In this instance, it was not enough. Though Everton crackled sporadically into life after Anthony Martial gave United the lead, it did not muster a shot on target for the second home game in a row. The resistance lasted only until Jesse Lingard artfully sealed a 2-0 victory for the visitors in the 81st minute.

But what is most significant about Allardyce’s approach is that it is not a one-off, a measure he is employing for his specific circumstances. It is a very clear trend. Newcastle United provided perhaps the most obvious case study against Manchester City — the Premier League’s runaway leader — on Wednesday.

From the kickoff, Newcastle midfielder Jonjo Shelvey took a shot from inside his own half that was easily fielded by City’s goalkeeper. As the ball was in the air, Shelvey’s teammates retreated a few feet, and then prepared for an evening in the trenches.

As Gary Neville, commentating that night, said, Newcastle “did not want to get involved” with trying to assert itself against Manager Pep Guardiola’s team. Instead, Newcastle Manager Rafael Benítez opted for what could be described at best as containment, and at worst as appeasement.

As with Everton, a kind eye might suggest it nearly worked — Newcastle gave up just one goal and was in the game until the end, unlike many of City’s victims this season. A less generous interpretation would point out that Guardiola’s team missed a raft of chances, and easily could have been ahead by 2 or 3 at half time.

In part, simplistic as it sounds, that is because there are six of them. When Manchester United — or the great Arsenal or Chelsea sides of earlier this century — “had opponents beaten in the tunnel,” as Hughes, a former United player, once said, only one or two teams inspired such fear. Now, with six, there are weekends when the majority of Premier League games follow the same pattern. That jeopardizes the uncertainty that has become the league’s calling card.

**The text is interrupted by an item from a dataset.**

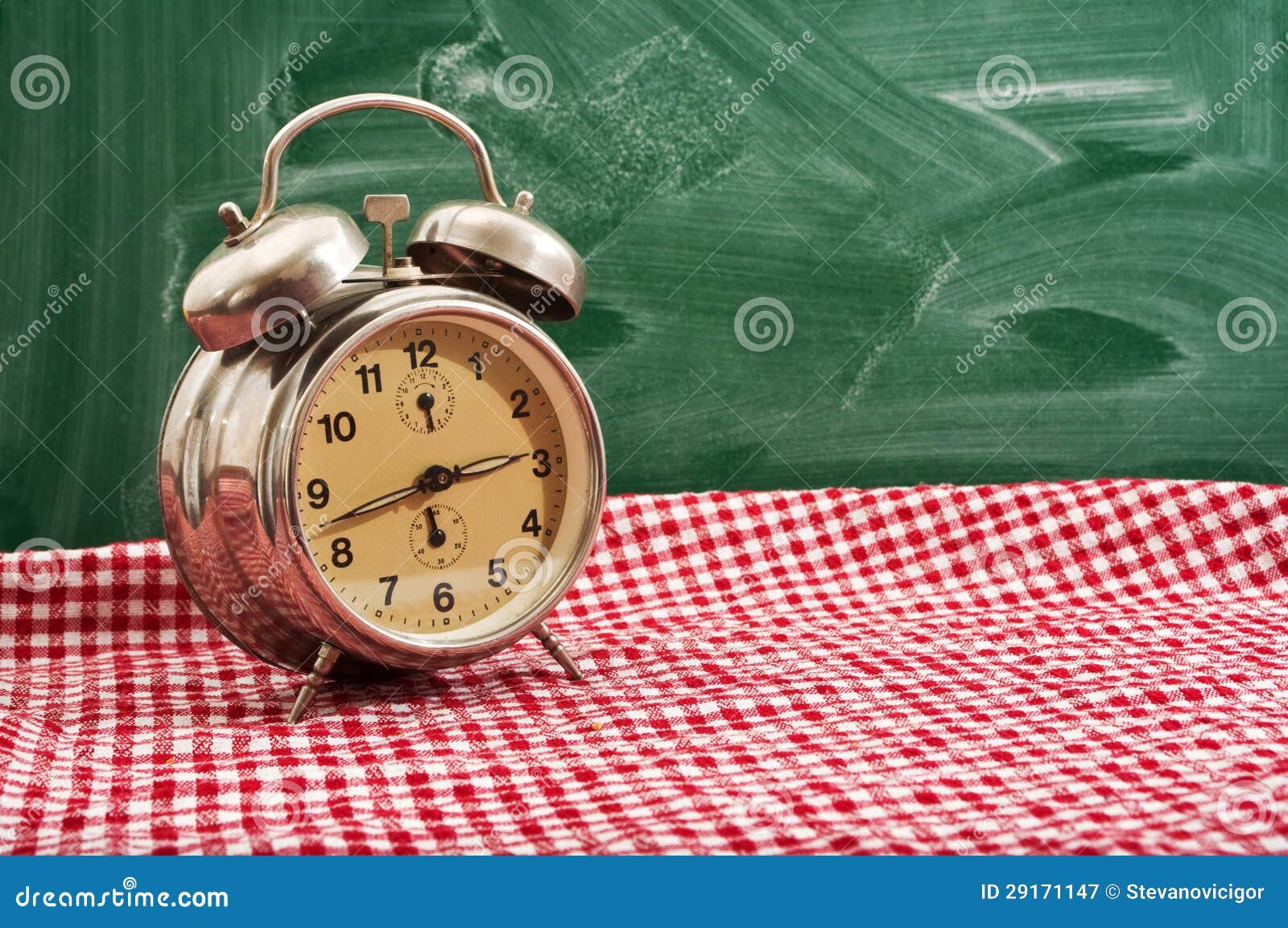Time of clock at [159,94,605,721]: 2:42
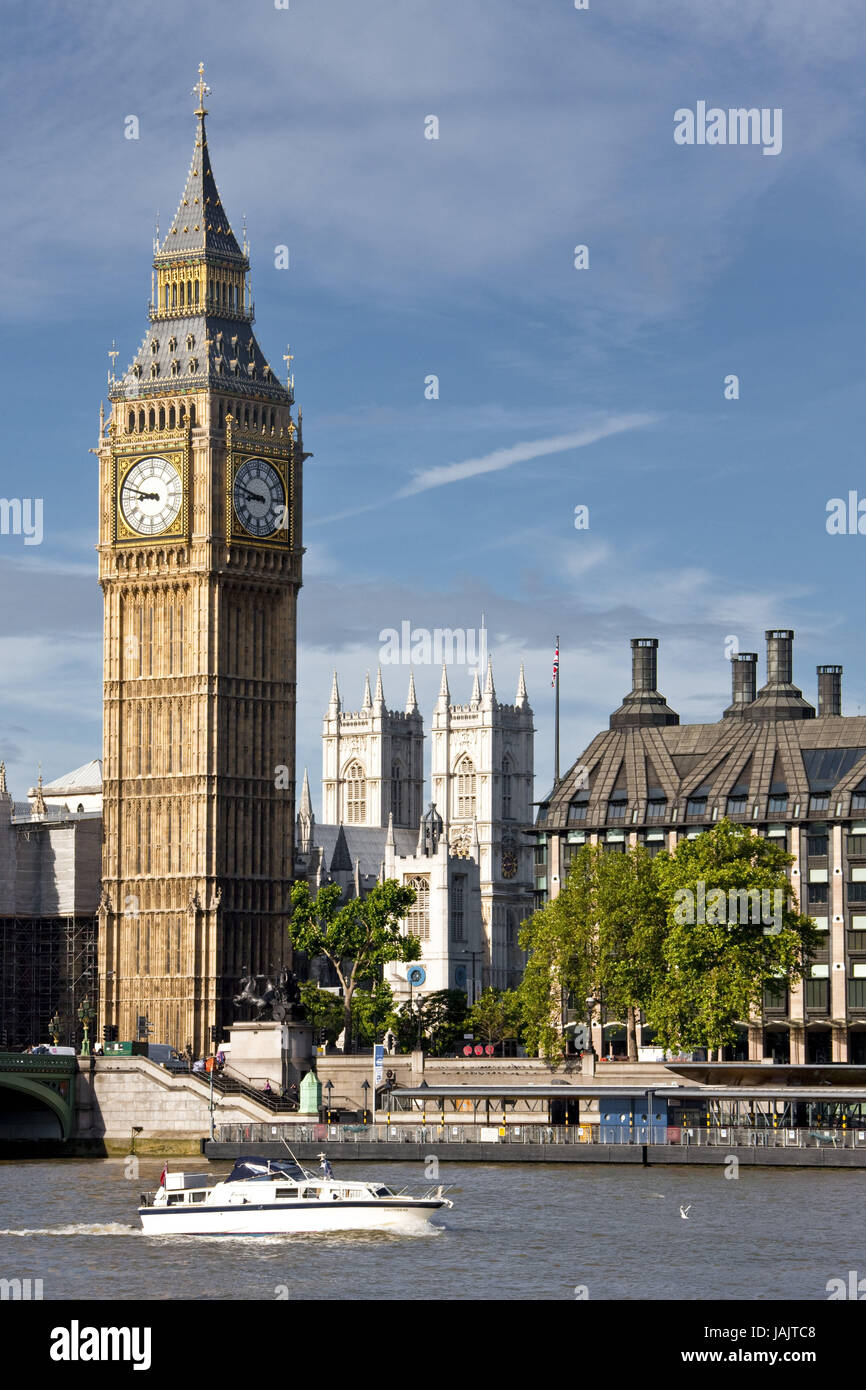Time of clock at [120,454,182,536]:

Just as important, it serves to muffle the fans. “It is hard for the crowd to engage,” Neville said of Newcastle’s supporters during the game against City. Goodison Park was quieter than usual, too, for much of United’s visit. Watching what amounts to a training exercise — one attack against one defense — offers precious little reason to cheer.

It is an issue that is often framed in moral terms, as though those managers who veer towards caution are in some way abrogating their sporting duty. The alternative, when faced with teams with vastly superior players and resources, remains unclear.

Besides, much more pressing is the more practical side of it. There may come a time when we feel we have all seen this game before, and will see it again. At that point, some may ask the question: Where is the thrill in watching?